── SOURCE MATERIAL ──

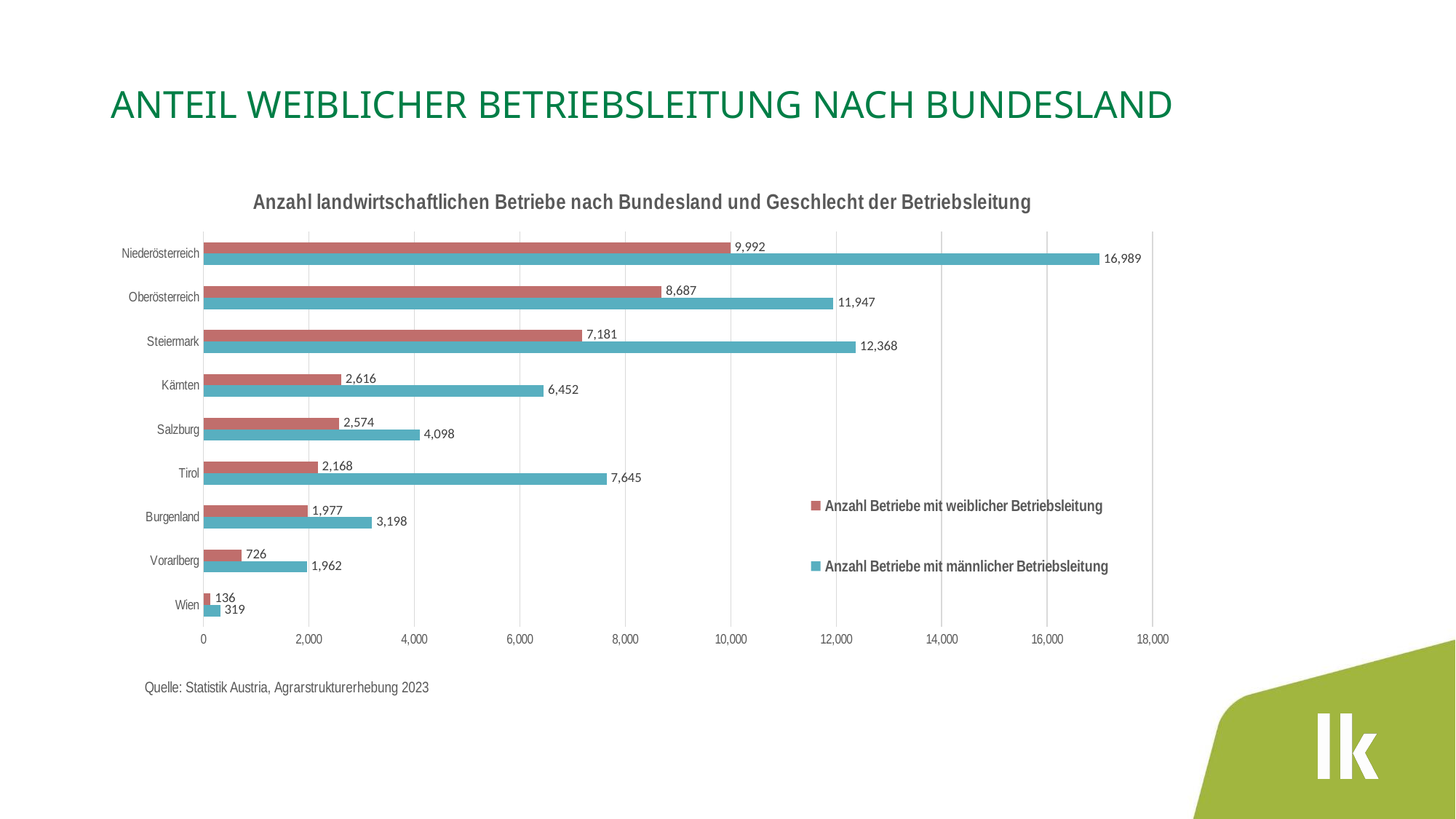
What is the number of farms with female management (Anzahl Betriebe mit weiblicher Betriebsleitung) in Niederösterreich? 9,992 Which Bundesland has the highest number of farms with female management? Niederösterreich How many series does the legend list? 2 What is the value for Tirol in the series Anzahl Betriebe mit männlicher Betriebsleitung? 7,645 What is the number of farms with male management (Anzahl Betriebe mit männlicher Betriebsleitung) in Steiermark? 12,368 Which Bundesland has the lowest number of farms with male management? Wien What is the title of the chart? Anzahl landwirtschaftlichen Betriebe nach Bundesland und Geschlecht der Betriebsleitung What kind of chart is shown on the slide? Bar chart How many Bundesländer are shown on the chart? 9 Which is larger: the number of male-managed farms in Kärnten or in Tirol? Tirol Is the value for Salzburg in the series Anzahl Betriebe mit männlicher Betriebsleitung greater or less than 4,000? greater What is the difference between male-managed and female-managed farms in Oberösterreich? 3,260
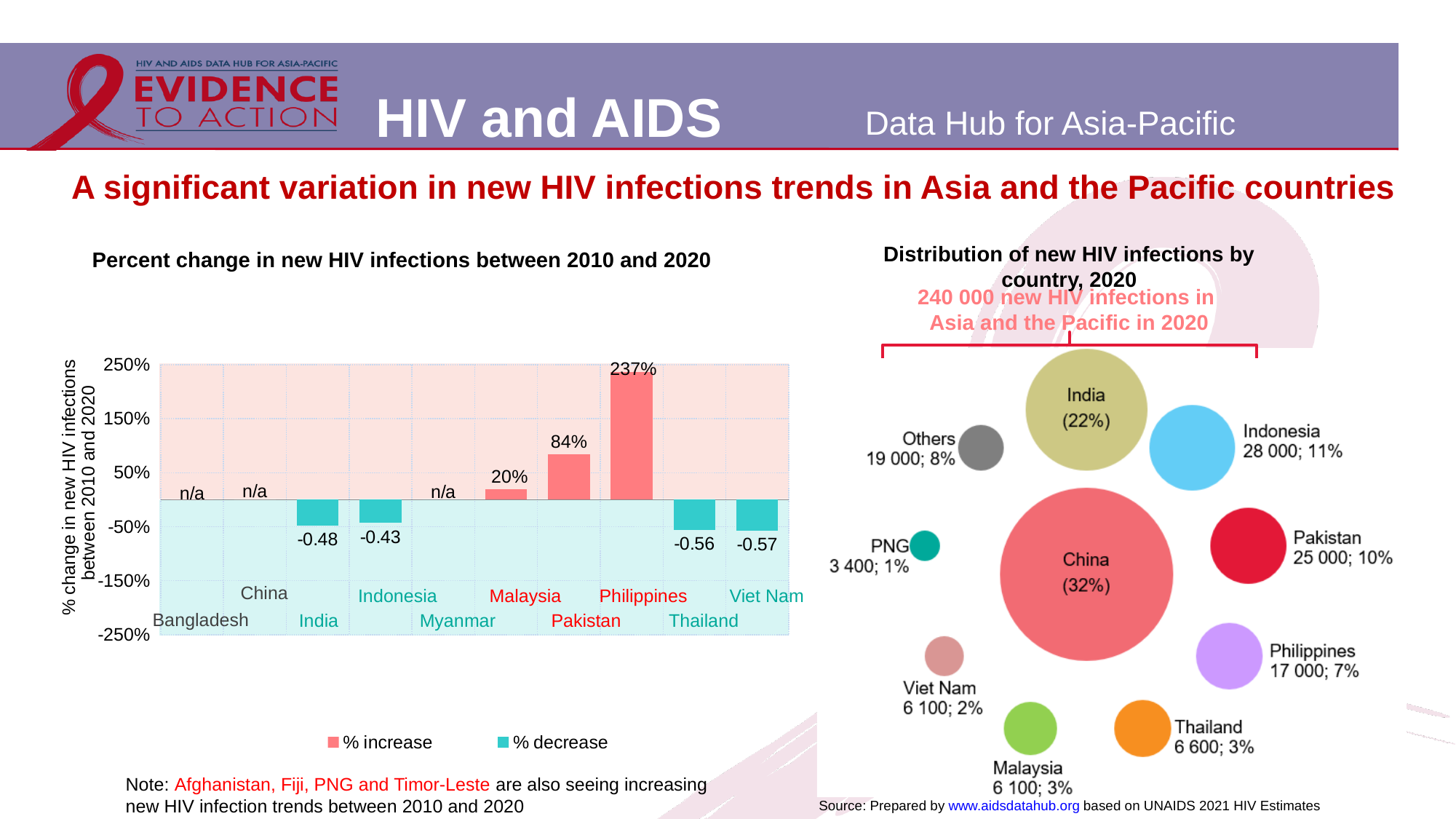
In the bar chart 'Percent change in new HIV infections between 2010 and 2020', what value is labelled for Viet Nam? -0.57 In the chart 'Distribution of new HIV infections by country, 2020', how many new HIV infections are shown for Indonesia? 28 000 In the bar chart 'Percent change in new HIV infections between 2010 and 2020', what is the value shown for Pakistan? 84% In the bar chart 'Percent change in new HIV infections between 2010 and 2020', what is the value for the Philippines? 237% In the bar chart 'Percent change in new HIV infections between 2010 and 2020', which country has the highest percent change? Philippines In the chart 'Distribution of new HIV infections by country, 2020', which has more new HIV infections, Pakistan or the Philippines? Pakistan In the bar chart 'Percent change in new HIV infections between 2010 and 2020', which country has the lowest labelled value? Viet Nam In the bar chart 'Percent change in new HIV infections between 2010 and 2020', how many series does the legend list? 2 What kind of chart is 'Percent change in new HIV infections between 2010 and 2020'? Bar chart In the chart 'Distribution of new HIV infections by country, 2020', what share of new HIV infections does China account for? 32% In the bar chart 'Percent change in new HIV infections between 2010 and 2020', how many countries are shown on the x axis? 10 In the bar chart 'Percent change in new HIV infections between 2010 and 2020', is the value for Pakistan greater or less than 50%? greater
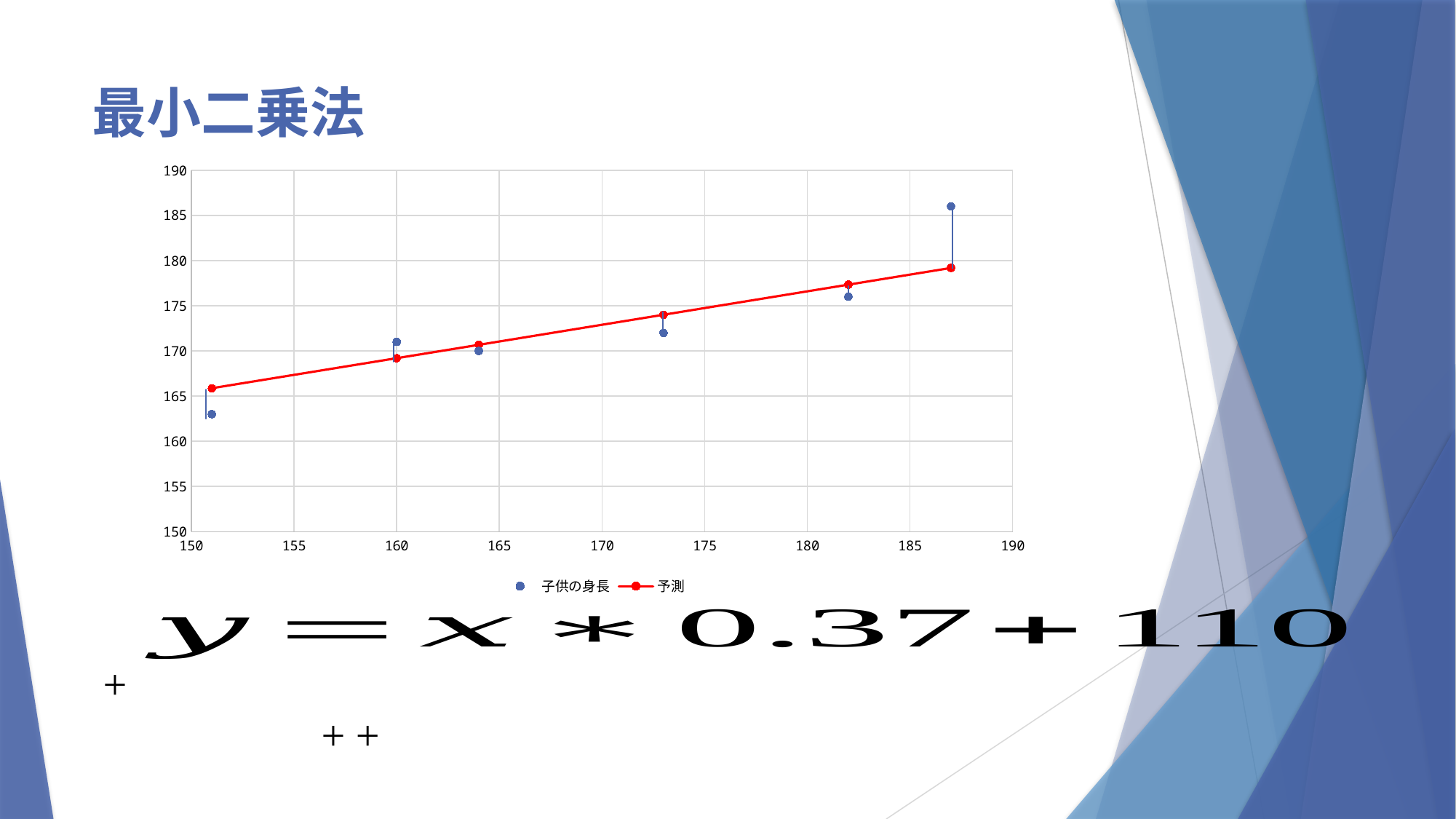
At the rightmost x position, which is higher: the 子供の身長 point or the 予測 point? 子供の身長 How many series does the chart legend list? 2 Is the 予測 value at the rightmost point greater or less than 180? less Is the highest 子供の身長 value greater or less than 185? greater What kind of chart is shown on the slide? scatter chart Is the 子供の身長 value near x = 160 greater or less than 170? greater What are the two series named in the chart legend? 子供の身長 and 予測 How many 子供の身長 data points are plotted on the chart? 6 What colour is the 予測 line on the chart? red Does the 予測 line rise or fall as x increases along the x axis? rises At the leftmost x position, which is higher: the 子供の身長 point or the 予測 point? 予測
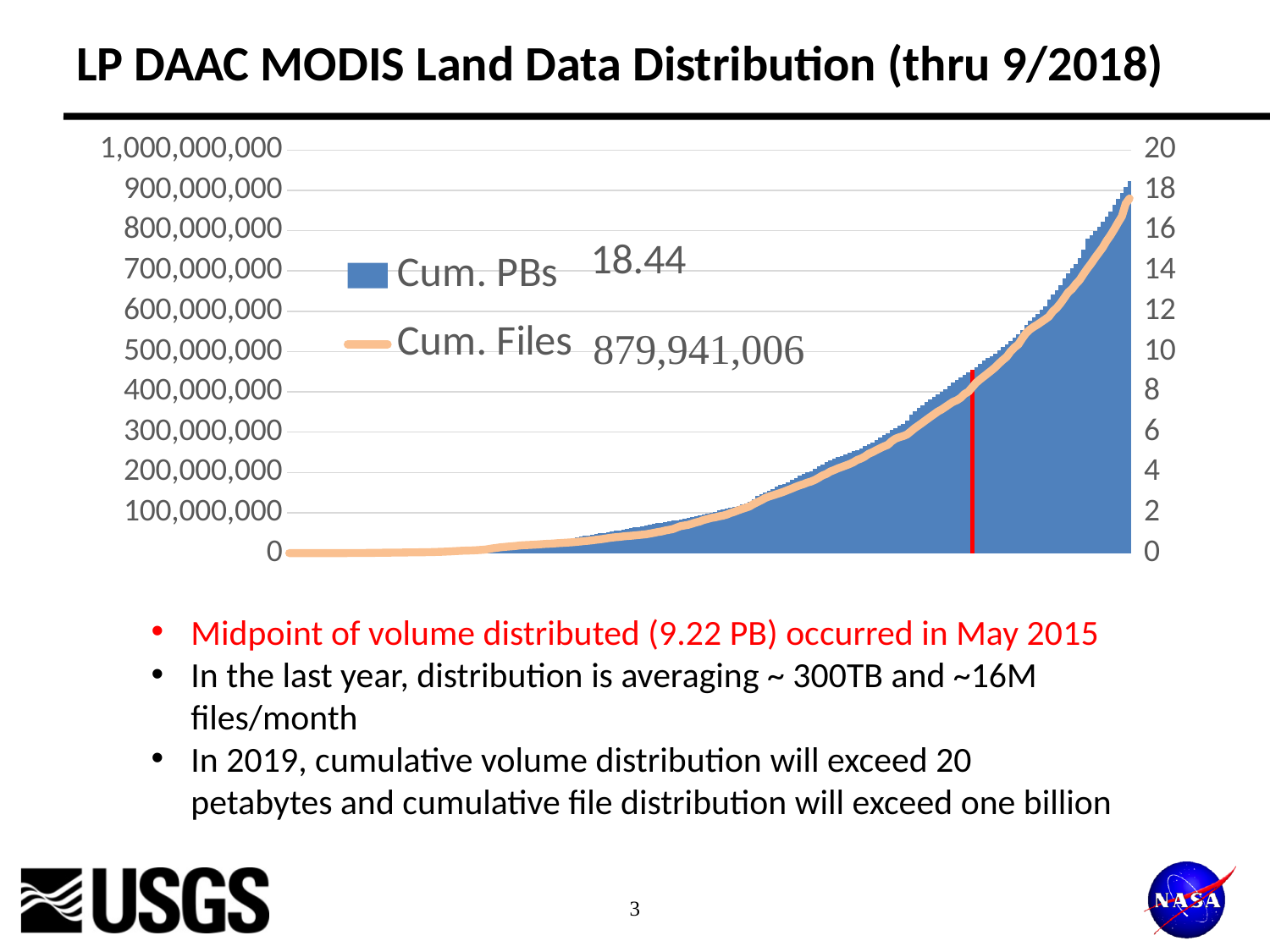
Do the values of the Cum. PBs series rise or fall along the x axis? rise What is the maximum value shown on the right-hand vertical axis? 20 How many series does the chart's legend list? 2 Do the values of the Cum. Files series rise or fall along the x axis? rise What is the final cumulative value labelled for the Cum. Files series? 879,941,006 Is the final value of the Cum. Files series greater or less than 800,000,000? greater What is the final cumulative value labelled for the Cum. PBs series? 18.44 Which series is drawn as a line rather than as bars? Cum. Files What are the two series named in the legend? Cum. PBs and Cum. Files What is the title of the chart? LP DAAC MODIS Land Data Distribution (thru 9/2018) Is the final value of the Cum. Files series greater or less than 1,000,000,000? less Is the final value of the Cum. PBs series greater or less than 18? greater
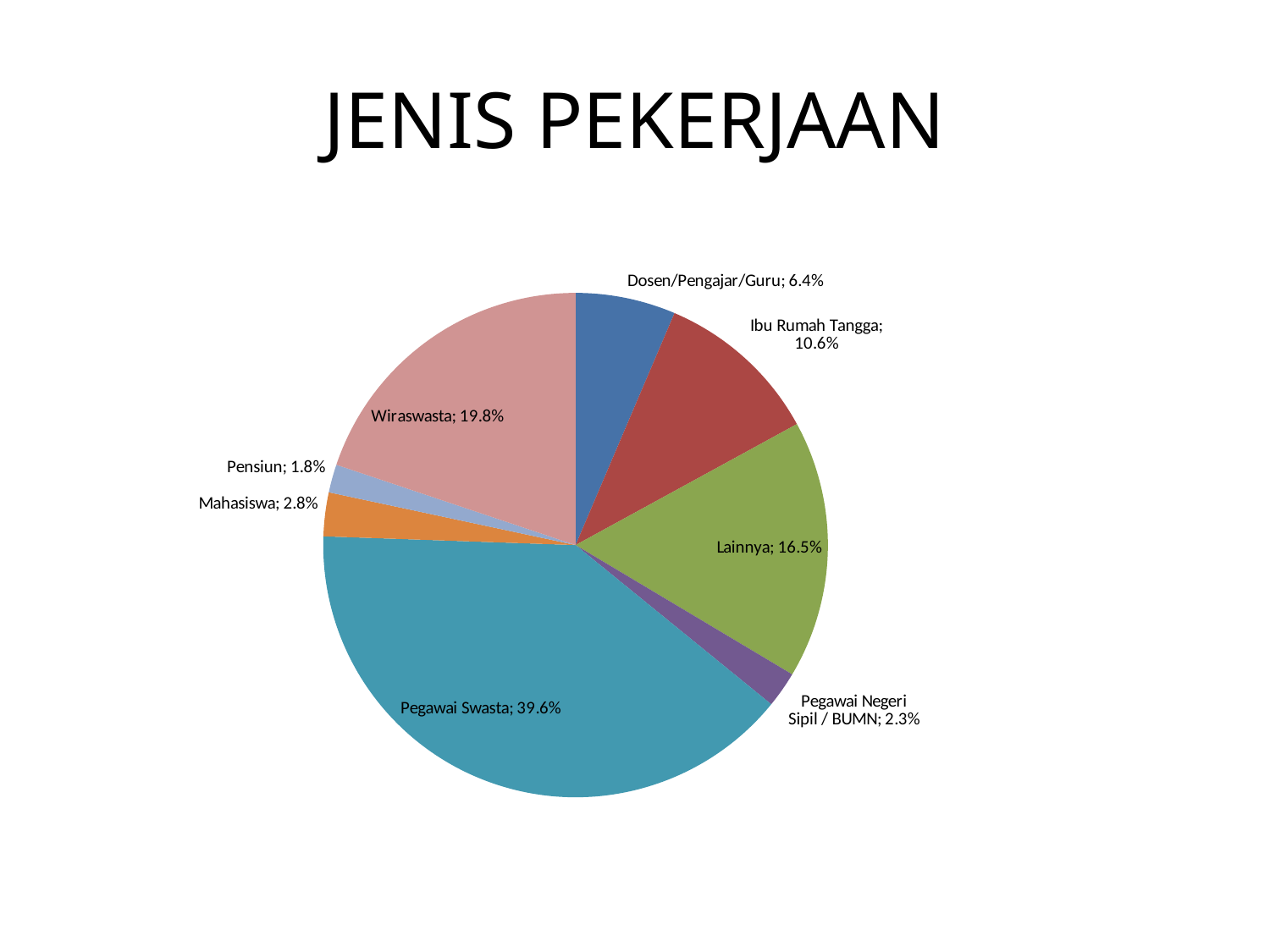
What type of chart is shown on the slide? pie chart What is the value for Pegawai Negeri Sipil / BUMN? 2.3% What is the value for Wiraswasta? 19.8% What is the difference between the values for Pegawai Swasta and Wiraswasta? 19.8% What is the value for Ibu Rumah Tangga? 10.6% What is the difference between the values for Mahasiswa and Pensiun? 1.0% Which category has the largest slice of the pie? Pegawai Swasta What is the title of the chart? JENIS PEKERJAAN What share of the pie does Pegawai Swasta represent? 39.6% Which category has the smallest slice of the pie? Pensiun How many categories are shown in the pie chart? 8 Which is larger, Lainnya or Ibu Rumah Tangga? Lainnya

───

Update the lines beginning with the one that contains "At the rightmost x" and going on through the one that contains "Do the values of the Cum. PBs" by putting "key" wherever "legend" appears, with nothing else altered. Return only those lines, leaving out the pictures.

At the rightmost x position, which is higher: the 子供の身長 point or the 予測 point? 子供の身長 How many series does the chart key list? 2 Is the 予測 value at the rightmost point greater or less than 180? less Is the highest 子供の身長 value greater or less than 185? greater What kind of chart is shown on the slide? scatter chart Is the 子供の身長 value near x = 160 greater or less than 170? greater What are the two series named in the chart key? 子供の身長 and 予測 How many 子供の身長 data points are plotted on the chart? 6 What colour is the 予測 line on the chart? red Does the 予測 line rise or fall as x increases along the x axis? rises At the leftmost x position, which is higher: the 子供の身長 point or the 予測 point? 予測
Do the values of the Cum. PBs series rise or fall along the x axis? rise What is the maximum value shown on the right-hand vertical axis? 20 How many series does the chart's key list? 2 Do the values of the Cum. Files series rise or fall along the x axis? rise What is the final cumulative value labelled for the Cum. Files series? 879,941,006 Is the final value of the Cum. Files series greater or less than 800,000,000? greater What is the final cumulative value labelled for the Cum. PBs series? 18.44 Which series is drawn as a line rather than as bars? Cum. Files What are the two series named in the key? Cum. PBs and Cum. Files What is the title of the chart? LP DAAC MODIS Land Data Distribution (thru 9/2018) Is the final value of the Cum. Files series greater or less than 1,000,000,000? less Is the final value of the Cum. PBs series greater or less than 18? greater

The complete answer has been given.